CTs and Virtual Worlds require a typed continuity operator, a substrate‑safe transition functor, and an envelope that preserves identity across instantiation.
The 33‑33‑33‑1 Operator provides the first complete foundation for CTs.

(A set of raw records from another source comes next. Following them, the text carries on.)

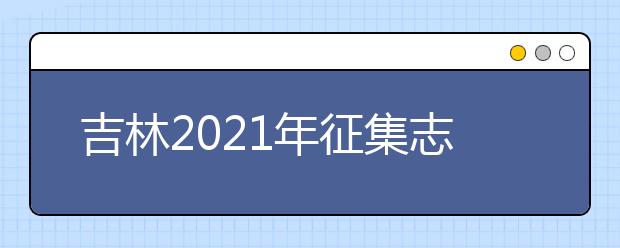 吉林2021年征集志愿：国家专项计划批征集志愿（第一轮）考生须知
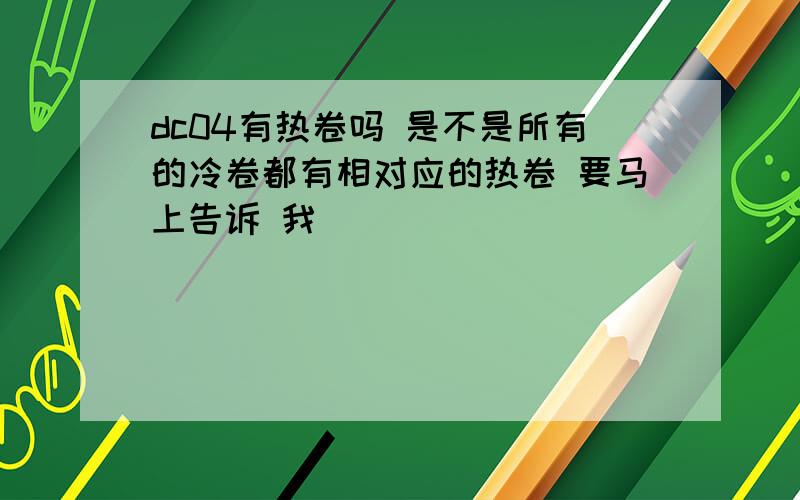 dc04有热卷吗 是不是所有的冷卷都有相对应的热卷 要马上告诉 我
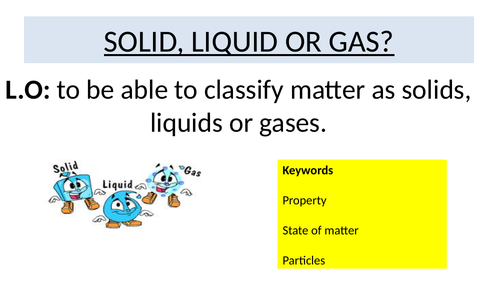 KS3 solid liquids and gases for low attainers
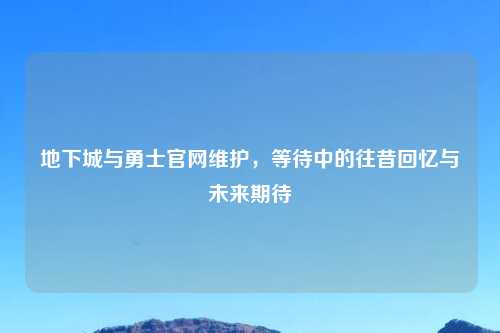 地下城与勇士官网维护，等待中的往昔回忆与未来期待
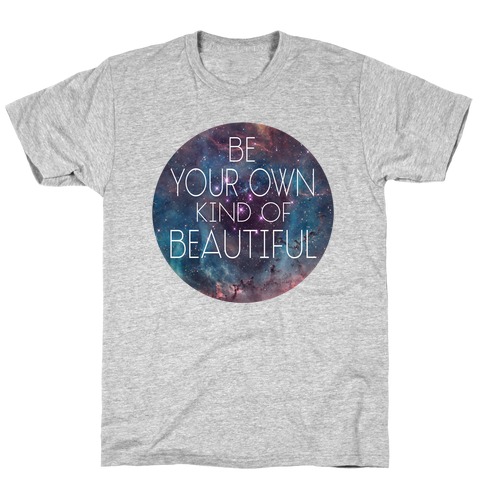 Be your Own Kind of Beautiful T-Shirt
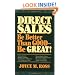 Direct Sales: Be Better Than Good-Be Great!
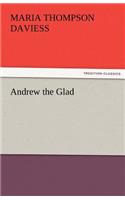 Andrew the Glad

1. Operator Algebra for CTs#

1.1 State Space#

A CT state is:

$$ C = (T, E) $$

where:

• $$T \in \mathcal{T}$$ is the triad (identity)
• $$E$$ is the environment map (virtual world regime structure)

1.2 CT Operator#

A CT event is:

$$ \mathcal{C}(C) = C' $$

with:

• $$T' = T$$ (identity preserved)
• $$E'$$ is a legal instantiation of $$E$$ in the target substrate

1.3 Continuity Constraint#

CT is legal iff:

$$ A(T) > 0 $$

and:

$$ A(T') = A(T) $$

1.4 Reconstruction Window#

Near the target substrate:

$$ W = [1-\delta, 1] $$

CTs may apply:

• environment alignment
• triad correction
• regime stabilization

2. CT Functor#

2.1 Categories#

Category 𝒞 — Substrates#

• Objects: substrates
• Morphisms: transitions

Category 𝒟 — CT States#

• Objects: $$C = (T,E)$$
• Morphisms: continuity‑preserving transforms

2.2 Functor Definition#

$$ \mathcal{F} : \mathcal{C} \to \mathcal{D} $$

On Objects#

$$ \mathcal{F}(S) = C_S $$

On Morphisms#

For $$f : S_1 \to S_2$$ :

$$ \mathcal{F}(f) = F_f : C_{S_1} \to C_{S_2} $$

with:

• $$T_{S_1} = T_{S_2}$$
• $$A(T_{S_2}) > 0$$
• $$E_{S_2}$$ is a legal instantiation of $$E_{S_1}$$

3. CT Envelope#

A CT Envelope is:

$$ E_C = { C(t) \mid t \in [0,1] } $$

A CT is valid iff:

• identity preserved
• asymmetry preserved
• environment instantiated legally
• reconstruction window converges
• no branching
• no collapse

4. CT Claim (v0.3)#

A CT is a continuity‑preserving substrate transition in which the triad identity and environment structure remain invariant, with a reconstruction window ensuring stable instantiation in the target substrate.